_DO THIS:_ Emit the entire listing verbatim.

_DATASET ROWS:_
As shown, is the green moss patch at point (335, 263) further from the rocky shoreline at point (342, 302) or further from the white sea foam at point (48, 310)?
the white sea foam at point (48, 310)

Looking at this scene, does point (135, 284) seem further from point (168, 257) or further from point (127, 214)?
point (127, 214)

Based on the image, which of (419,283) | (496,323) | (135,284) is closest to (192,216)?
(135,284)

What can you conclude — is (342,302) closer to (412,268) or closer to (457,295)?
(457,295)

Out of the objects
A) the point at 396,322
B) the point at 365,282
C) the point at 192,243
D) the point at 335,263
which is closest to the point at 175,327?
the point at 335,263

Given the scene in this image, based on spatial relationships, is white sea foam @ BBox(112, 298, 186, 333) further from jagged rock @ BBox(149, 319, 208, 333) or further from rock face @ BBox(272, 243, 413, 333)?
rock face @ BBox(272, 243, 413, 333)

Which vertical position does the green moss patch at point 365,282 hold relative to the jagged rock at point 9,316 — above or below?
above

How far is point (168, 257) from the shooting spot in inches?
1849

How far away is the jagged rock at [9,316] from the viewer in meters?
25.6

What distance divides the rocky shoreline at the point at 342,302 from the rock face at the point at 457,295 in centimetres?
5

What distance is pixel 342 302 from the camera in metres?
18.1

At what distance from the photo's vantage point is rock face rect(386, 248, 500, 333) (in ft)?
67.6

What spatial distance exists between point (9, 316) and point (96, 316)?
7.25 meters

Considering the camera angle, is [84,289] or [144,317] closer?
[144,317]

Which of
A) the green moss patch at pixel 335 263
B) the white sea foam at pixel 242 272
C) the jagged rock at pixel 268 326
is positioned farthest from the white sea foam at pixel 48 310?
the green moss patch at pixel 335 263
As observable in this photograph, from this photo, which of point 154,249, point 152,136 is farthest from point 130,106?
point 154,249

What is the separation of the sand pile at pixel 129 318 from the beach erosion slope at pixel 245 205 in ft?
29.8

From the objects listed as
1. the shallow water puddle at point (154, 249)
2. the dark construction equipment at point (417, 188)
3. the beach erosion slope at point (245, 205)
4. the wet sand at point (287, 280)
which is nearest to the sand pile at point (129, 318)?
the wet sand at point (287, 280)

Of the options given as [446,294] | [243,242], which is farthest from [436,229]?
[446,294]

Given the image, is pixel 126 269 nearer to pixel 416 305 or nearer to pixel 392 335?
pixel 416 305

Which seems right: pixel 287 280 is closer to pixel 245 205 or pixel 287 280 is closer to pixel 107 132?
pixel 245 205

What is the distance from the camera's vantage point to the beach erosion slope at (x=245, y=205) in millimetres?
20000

_TASK SOLUTION:_
As shown, is the green moss patch at point (335, 263) further from the rocky shoreline at point (342, 302) or further from the white sea foam at point (48, 310)?
the white sea foam at point (48, 310)

Looking at this scene, does point (135, 284) seem further from point (168, 257) or further from point (127, 214)?
point (127, 214)

Based on the image, which of (419,283) | (496,323) | (135,284) is closest to (192,216)?
(135,284)

What can you conclude — is (342,302) closer to (412,268) or closer to (457,295)?
(457,295)

Out of the objects
A) the point at 396,322
B) the point at 365,282
C) the point at 192,243
D) the point at 335,263
which is closest to the point at 175,327?
the point at 335,263

Given the scene in this image, based on spatial relationships, is white sea foam @ BBox(112, 298, 186, 333) further from jagged rock @ BBox(149, 319, 208, 333) or further from rock face @ BBox(272, 243, 413, 333)?
rock face @ BBox(272, 243, 413, 333)

Which vertical position does the green moss patch at point 365,282 hold relative to the jagged rock at point 9,316 — above or below?
above

How far is point (168, 257) from the shooting spot in inches?
1849

How far away is the jagged rock at [9,316] from the viewer in meters?
25.6

What distance divides the rocky shoreline at the point at 342,302 from the rock face at the point at 457,295 in centimetres?
5

What distance is pixel 342 302 from the camera in metres?
18.1

At what distance from the photo's vantage point is rock face rect(386, 248, 500, 333) (in ft)?
67.6

What spatial distance exists between point (9, 316) and point (96, 316)?
7.25 meters

Considering the camera angle, is [84,289] or [144,317] closer?
[144,317]

Which of
A) the green moss patch at pixel 335 263
B) the white sea foam at pixel 242 272
C) the jagged rock at pixel 268 326
is positioned farthest from the white sea foam at pixel 48 310?
the green moss patch at pixel 335 263
As observable in this photograph, from this photo, which of point 154,249, point 152,136 is farthest from point 130,106?
point 154,249

What is the separation of the sand pile at pixel 129 318 from the beach erosion slope at pixel 245 205 in ft?
29.8

From the objects listed as
1. the shallow water puddle at point (154, 249)
2. the dark construction equipment at point (417, 188)
3. the beach erosion slope at point (245, 205)
4. the wet sand at point (287, 280)
which is nearest to the sand pile at point (129, 318)?
the wet sand at point (287, 280)

Of the options given as [446,294] | [243,242], which is farthest from [436,229]?
[446,294]

Given the image, is pixel 126 269 nearer to pixel 416 305 or nearer to pixel 392 335?
pixel 416 305

Which seems right: pixel 287 280 is closer to pixel 245 205 or pixel 287 280 is closer to pixel 107 132?
pixel 245 205

What is the distance from the camera's vantage point to the beach erosion slope at (x=245, y=205) in millimetres?
20000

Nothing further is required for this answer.